Our Father, we come to You at the end of this section of Scripture, feeling like we’ve sat at the feet of Jesus and we’ve been taught. And that’s exactly what happened. We are so privileged. There’s a sense in which You love Your own uniquely. You love us, according to John 13:1, to completion, to the max, to the limit—eternally.
“And greater love has no man than this, that he lay down his life for his friends.” We thank You that You laid down Your life for those You love savingly. And then You asked us to love sinners around us the way You loved us—when we were yet sinners, and Christ died for us. May we be known for our love; not only our love for each other, the family, but our love for those who are the most devoted, avid, and dangerous enemies. May they be at the top of the list for us to love and to pray for.
We do pray for the leaders of this country—pray for the President, Vice President, senators, congressmen, governors, politicians, all the way down the line. We pray for their salvation. That’s what we pray for because that’s what You told us to pray for. We pray, Lord, that You would save them. We would be so bold, Lord, as to ask that the Spirit of God would break in and convict them of sin and righteousness and judgment, that they would fall on their knees in penitence and embrace Christ. It doesn’t depend on them, it depends on You. And Lord, we ask that You would be gracious and save some of these who have orchestrated such hostility toward Your truth.

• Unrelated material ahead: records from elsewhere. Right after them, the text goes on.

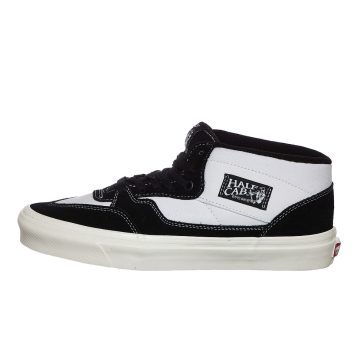 Vans Half Cab 33 DX Black / White (VN0A5KX6BA21)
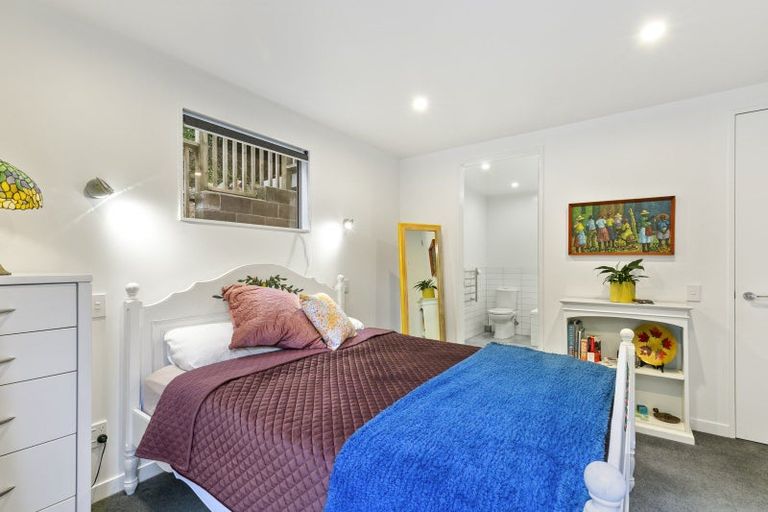 Photo of property in 45 Onslow Road, Khandallah, Wellington, 6035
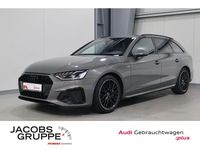Usata Audi A4 S-Line 204 CV (150 kW) 2025 Grigio Station wagon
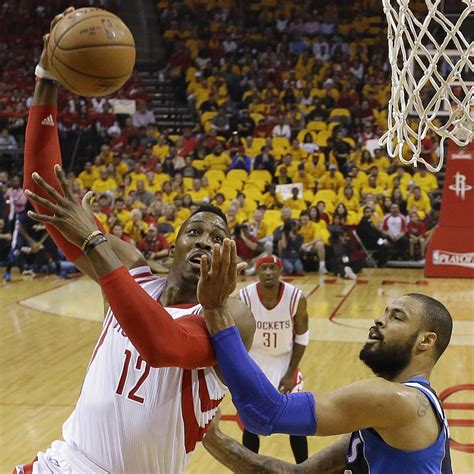 Houston Rockets: What We Learned During the 1st Round of the Playoffs ...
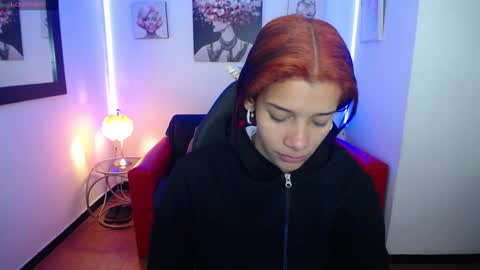Sofia online show from 01/15/25, 12:58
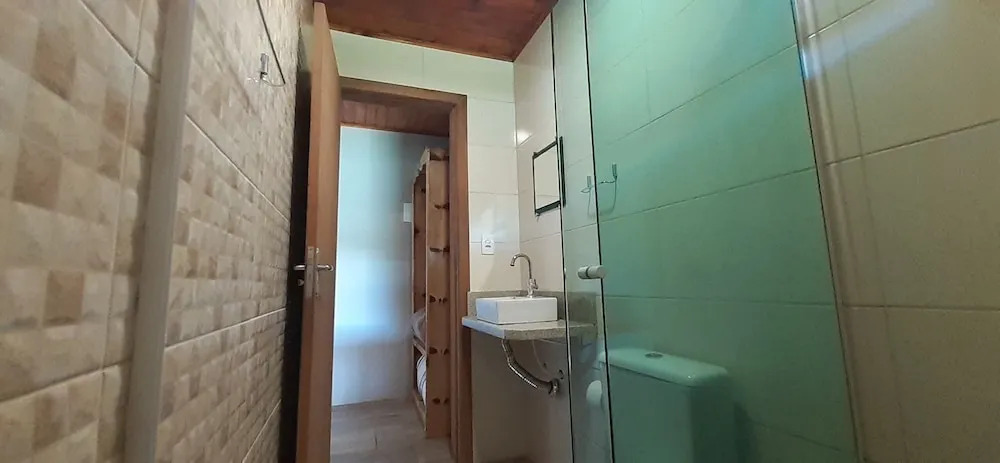Propriedade Fechada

Save some people at the top of corporations, big tech included, some of those who control media. Save them, Lord, for Your glory. May the testimony be so powerful, the transformation of these people, that it’s inescapable to see what the gospel can do. And having said that, we do understand that it’s laid out in Scripture, there will not be many mighty, not be many noble, because You’ve chosen the lowly and the nobodies and the base things.
But, Lord, be glorified in the salvation of sinners, and even the salvation of leaders. We ask it only for Your honor and Your glory. And may we be known for our love and relentless evangelistic prayers for all those who are enemies of Your truth. Turn them into friends by Your grace, and use our prayers in that way, we pray with thanksgiving. Amen.